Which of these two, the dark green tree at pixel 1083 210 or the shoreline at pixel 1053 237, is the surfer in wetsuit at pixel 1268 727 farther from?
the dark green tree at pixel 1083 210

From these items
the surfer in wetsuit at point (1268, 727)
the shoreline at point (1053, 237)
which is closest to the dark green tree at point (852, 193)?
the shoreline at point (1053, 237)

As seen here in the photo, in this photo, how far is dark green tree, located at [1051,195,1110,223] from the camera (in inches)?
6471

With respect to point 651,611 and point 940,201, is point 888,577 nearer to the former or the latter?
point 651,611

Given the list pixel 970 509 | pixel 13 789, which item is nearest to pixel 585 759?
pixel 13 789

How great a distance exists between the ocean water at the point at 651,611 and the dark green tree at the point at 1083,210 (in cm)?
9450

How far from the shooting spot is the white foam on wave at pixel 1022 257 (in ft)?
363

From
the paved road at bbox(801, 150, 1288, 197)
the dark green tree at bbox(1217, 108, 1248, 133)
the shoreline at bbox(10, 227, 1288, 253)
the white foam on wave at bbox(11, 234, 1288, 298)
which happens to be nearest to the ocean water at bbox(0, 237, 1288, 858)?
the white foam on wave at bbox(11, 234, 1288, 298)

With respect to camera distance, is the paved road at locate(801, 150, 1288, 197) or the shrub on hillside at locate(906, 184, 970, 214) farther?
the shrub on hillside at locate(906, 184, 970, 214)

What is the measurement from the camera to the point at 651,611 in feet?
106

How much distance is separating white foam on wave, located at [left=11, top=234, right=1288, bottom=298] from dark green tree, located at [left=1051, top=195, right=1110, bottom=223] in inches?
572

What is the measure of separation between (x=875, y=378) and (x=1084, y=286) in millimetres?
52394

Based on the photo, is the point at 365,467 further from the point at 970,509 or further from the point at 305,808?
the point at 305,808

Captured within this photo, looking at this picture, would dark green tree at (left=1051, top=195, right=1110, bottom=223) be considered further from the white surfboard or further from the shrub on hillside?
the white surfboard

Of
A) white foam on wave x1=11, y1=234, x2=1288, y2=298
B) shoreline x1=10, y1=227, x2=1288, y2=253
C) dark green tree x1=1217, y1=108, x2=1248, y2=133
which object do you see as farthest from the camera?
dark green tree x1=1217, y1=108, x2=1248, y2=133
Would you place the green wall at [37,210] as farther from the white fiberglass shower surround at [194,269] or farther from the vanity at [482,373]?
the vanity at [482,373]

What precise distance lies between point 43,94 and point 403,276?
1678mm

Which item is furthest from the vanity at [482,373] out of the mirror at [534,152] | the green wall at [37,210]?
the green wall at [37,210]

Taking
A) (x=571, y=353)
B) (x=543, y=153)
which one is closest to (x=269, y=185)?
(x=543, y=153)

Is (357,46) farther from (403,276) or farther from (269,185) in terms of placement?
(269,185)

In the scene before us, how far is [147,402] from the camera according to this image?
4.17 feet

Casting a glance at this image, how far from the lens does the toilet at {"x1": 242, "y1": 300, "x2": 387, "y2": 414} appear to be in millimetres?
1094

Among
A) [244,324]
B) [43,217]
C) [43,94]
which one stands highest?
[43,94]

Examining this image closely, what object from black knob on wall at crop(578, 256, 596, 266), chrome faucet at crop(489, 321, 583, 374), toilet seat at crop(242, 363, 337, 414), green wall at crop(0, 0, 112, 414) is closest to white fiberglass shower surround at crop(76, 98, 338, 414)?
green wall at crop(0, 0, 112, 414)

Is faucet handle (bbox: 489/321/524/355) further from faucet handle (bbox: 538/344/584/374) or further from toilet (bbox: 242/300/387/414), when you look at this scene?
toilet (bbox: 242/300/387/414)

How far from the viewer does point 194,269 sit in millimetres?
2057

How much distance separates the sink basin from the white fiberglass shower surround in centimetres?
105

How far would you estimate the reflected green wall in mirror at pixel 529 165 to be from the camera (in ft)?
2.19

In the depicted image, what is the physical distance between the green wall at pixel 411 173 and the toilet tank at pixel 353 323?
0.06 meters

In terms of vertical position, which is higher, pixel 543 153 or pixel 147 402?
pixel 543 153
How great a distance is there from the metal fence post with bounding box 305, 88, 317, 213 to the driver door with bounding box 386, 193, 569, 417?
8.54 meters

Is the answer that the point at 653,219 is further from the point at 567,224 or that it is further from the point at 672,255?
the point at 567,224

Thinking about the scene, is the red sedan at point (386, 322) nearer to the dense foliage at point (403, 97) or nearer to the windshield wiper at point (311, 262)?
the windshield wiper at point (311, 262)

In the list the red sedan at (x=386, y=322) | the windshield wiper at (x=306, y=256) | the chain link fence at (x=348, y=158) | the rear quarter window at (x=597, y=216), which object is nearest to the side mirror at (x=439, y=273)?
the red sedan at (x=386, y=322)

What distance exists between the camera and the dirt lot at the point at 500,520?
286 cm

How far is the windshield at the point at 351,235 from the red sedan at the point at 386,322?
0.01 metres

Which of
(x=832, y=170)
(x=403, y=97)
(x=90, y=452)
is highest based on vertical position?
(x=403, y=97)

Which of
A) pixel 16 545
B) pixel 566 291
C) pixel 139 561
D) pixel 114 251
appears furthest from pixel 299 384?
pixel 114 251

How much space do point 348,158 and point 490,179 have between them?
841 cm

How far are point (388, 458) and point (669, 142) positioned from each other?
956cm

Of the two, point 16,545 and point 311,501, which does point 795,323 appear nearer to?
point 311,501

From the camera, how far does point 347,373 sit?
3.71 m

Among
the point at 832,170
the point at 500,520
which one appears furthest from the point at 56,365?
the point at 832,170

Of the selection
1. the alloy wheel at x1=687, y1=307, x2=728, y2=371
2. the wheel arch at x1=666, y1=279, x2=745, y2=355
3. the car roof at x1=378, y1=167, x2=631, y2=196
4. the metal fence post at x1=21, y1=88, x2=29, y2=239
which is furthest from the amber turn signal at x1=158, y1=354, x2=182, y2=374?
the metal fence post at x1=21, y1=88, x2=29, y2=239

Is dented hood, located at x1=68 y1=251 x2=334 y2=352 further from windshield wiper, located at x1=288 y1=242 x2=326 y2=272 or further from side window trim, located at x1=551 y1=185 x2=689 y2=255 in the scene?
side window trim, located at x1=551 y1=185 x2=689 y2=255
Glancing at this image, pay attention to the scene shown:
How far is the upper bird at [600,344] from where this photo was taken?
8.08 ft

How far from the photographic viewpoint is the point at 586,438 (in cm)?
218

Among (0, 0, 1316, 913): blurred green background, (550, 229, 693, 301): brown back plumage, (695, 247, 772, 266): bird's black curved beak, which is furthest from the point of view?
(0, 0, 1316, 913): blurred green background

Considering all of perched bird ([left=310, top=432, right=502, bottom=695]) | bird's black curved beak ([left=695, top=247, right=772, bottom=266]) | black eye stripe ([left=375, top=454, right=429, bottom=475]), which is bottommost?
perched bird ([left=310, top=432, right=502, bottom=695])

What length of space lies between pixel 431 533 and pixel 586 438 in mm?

**Stated goal:** Make a verbatim copy of every entry shown above.

**Exercise result:**
Which of these two, the dark green tree at pixel 1083 210 or the shoreline at pixel 1053 237, is the surfer in wetsuit at pixel 1268 727 farther from?
the dark green tree at pixel 1083 210

From these items
the surfer in wetsuit at point (1268, 727)
the shoreline at point (1053, 237)
which is closest to the dark green tree at point (852, 193)?
the shoreline at point (1053, 237)

As seen here in the photo, in this photo, how far is dark green tree, located at [1051,195,1110,223] from the camera (in inches)?
6471

With respect to point 651,611 and point 940,201, is point 888,577 nearer to the former or the latter?
point 651,611

Given the list pixel 970 509 | pixel 13 789, which item is nearest to pixel 585 759?
pixel 13 789

How great a distance exists between the ocean water at the point at 651,611 and the dark green tree at the point at 1083,210 (in cm)?
9450

How far from the shooting spot is the white foam on wave at pixel 1022 257 (in ft)?
363

From
the paved road at bbox(801, 150, 1288, 197)
the dark green tree at bbox(1217, 108, 1248, 133)
the shoreline at bbox(10, 227, 1288, 253)
the white foam on wave at bbox(11, 234, 1288, 298)
which happens to be nearest to the ocean water at bbox(0, 237, 1288, 858)?
the white foam on wave at bbox(11, 234, 1288, 298)

With respect to camera distance, is the paved road at locate(801, 150, 1288, 197) or the shrub on hillside at locate(906, 184, 970, 214) farther?
the shrub on hillside at locate(906, 184, 970, 214)

What is the measurement from the camera to the point at 651,611 in feet?
106

How much distance is separating white foam on wave, located at [left=11, top=234, right=1288, bottom=298] from dark green tree, located at [left=1051, top=195, right=1110, bottom=223] in inches?
572

What is the measure of separation between (x=875, y=378) and (x=1084, y=286) in millimetres?
52394

Based on the photo, is the point at 365,467 further from the point at 970,509 or further from the point at 305,808?
the point at 305,808

Captured within this photo, looking at this picture, would dark green tree at (left=1051, top=195, right=1110, bottom=223) be considered further from the white surfboard or further from the shrub on hillside?
the white surfboard

Of
A) white foam on wave x1=11, y1=234, x2=1288, y2=298
B) shoreline x1=10, y1=227, x2=1288, y2=253
C) dark green tree x1=1217, y1=108, x2=1248, y2=133
which object do you see as farthest from the camera?
dark green tree x1=1217, y1=108, x2=1248, y2=133
Would you place the green wall at [37,210] as farther from the white fiberglass shower surround at [194,269] or farther from the vanity at [482,373]?
the vanity at [482,373]

What precise distance lies between point 43,94 and point 403,276?
1678mm

Which item is furthest from the vanity at [482,373] out of the mirror at [534,152] | the green wall at [37,210]?
the green wall at [37,210]

Taking
A) (x=571, y=353)
B) (x=543, y=153)
which one is closest to (x=269, y=185)?
(x=543, y=153)

Is (357,46) farther from (403,276) or farther from (269,185) in terms of placement?
(269,185)

In the scene before us, how far is [147,402] from the camera according to this image?
4.17 feet

Casting a glance at this image, how far from the lens does the toilet at {"x1": 242, "y1": 300, "x2": 387, "y2": 414} appear to be in millimetres?
1094

Among
A) [244,324]
B) [43,217]
C) [43,94]
which one stands highest?
[43,94]

Examining this image closely, what object from black knob on wall at crop(578, 256, 596, 266), chrome faucet at crop(489, 321, 583, 374), toilet seat at crop(242, 363, 337, 414), green wall at crop(0, 0, 112, 414) is closest to white fiberglass shower surround at crop(76, 98, 338, 414)?
green wall at crop(0, 0, 112, 414)

Is faucet handle (bbox: 489/321/524/355) further from faucet handle (bbox: 538/344/584/374) or further from toilet (bbox: 242/300/387/414), when you look at this scene?
toilet (bbox: 242/300/387/414)

How far from the viewer does point 194,269 sit in millimetres?
2057

How much distance separates the sink basin from the white fiberglass shower surround in centimetres?
105

How far would you estimate the reflected green wall in mirror at pixel 529 165 to be from the camera (in ft)?
2.19

In the depicted image, what is the physical distance between the green wall at pixel 411 173 and the toilet tank at pixel 353 323?
0.06 meters

In terms of vertical position, which is higher, pixel 543 153 or pixel 147 402?
pixel 543 153
How great a distance is there from the metal fence post with bounding box 305, 88, 317, 213 to the driver door with bounding box 386, 193, 569, 417?
8.54 meters

Is the answer that the point at 653,219 is further from the point at 567,224 or that it is further from the point at 672,255?
the point at 567,224

Thinking about the scene, is the red sedan at point (386, 322) nearer to the dense foliage at point (403, 97) or nearer to the windshield wiper at point (311, 262)?
the windshield wiper at point (311, 262)

In the list the red sedan at (x=386, y=322) | the windshield wiper at (x=306, y=256) | the chain link fence at (x=348, y=158) | the rear quarter window at (x=597, y=216), which object is nearest to the side mirror at (x=439, y=273)?
the red sedan at (x=386, y=322)

What distance exists between the camera and the dirt lot at the point at 500,520?
286 cm

How far is the windshield at the point at 351,235 from the red sedan at the point at 386,322?
0.01 metres

Which of
(x=832, y=170)
(x=403, y=97)
(x=90, y=452)
is highest based on vertical position?
(x=403, y=97)

Which of
A) pixel 16 545
B) pixel 566 291
C) pixel 139 561
D) pixel 114 251
appears furthest from pixel 299 384?
pixel 114 251

How much space do point 348,158 and point 490,179 have between them?
841 cm

How far are point (388, 458) and point (669, 142) positioned from each other?
956cm

Of the two, point 16,545 and point 311,501, which does point 795,323 appear nearer to?
point 311,501

From the camera, how far does point 347,373 sit?
3.71 m

Among
the point at 832,170
the point at 500,520
which one appears furthest from the point at 56,365?
the point at 832,170

Of the selection
1. the alloy wheel at x1=687, y1=307, x2=728, y2=371
2. the wheel arch at x1=666, y1=279, x2=745, y2=355
3. the car roof at x1=378, y1=167, x2=631, y2=196
4. the metal fence post at x1=21, y1=88, x2=29, y2=239
which is furthest from the amber turn signal at x1=158, y1=354, x2=182, y2=374?
the metal fence post at x1=21, y1=88, x2=29, y2=239

Is dented hood, located at x1=68 y1=251 x2=334 y2=352 further from windshield wiper, located at x1=288 y1=242 x2=326 y2=272 or further from side window trim, located at x1=551 y1=185 x2=689 y2=255 in the scene?
side window trim, located at x1=551 y1=185 x2=689 y2=255
Glancing at this image, pay attention to the scene shown:
How far is the upper bird at [600,344] from where this photo was taken?
8.08 ft

How far from the photographic viewpoint is the point at 586,438 (in cm)?
218

Among (0, 0, 1316, 913): blurred green background, (550, 229, 693, 301): brown back plumage, (695, 247, 772, 266): bird's black curved beak, which is furthest from the point of view?
(0, 0, 1316, 913): blurred green background

Considering all of perched bird ([left=310, top=432, right=502, bottom=695]) | bird's black curved beak ([left=695, top=247, right=772, bottom=266]) | black eye stripe ([left=375, top=454, right=429, bottom=475]), which is bottommost?
perched bird ([left=310, top=432, right=502, bottom=695])

What length of space lies between pixel 431 533 and pixel 586 438 in mm?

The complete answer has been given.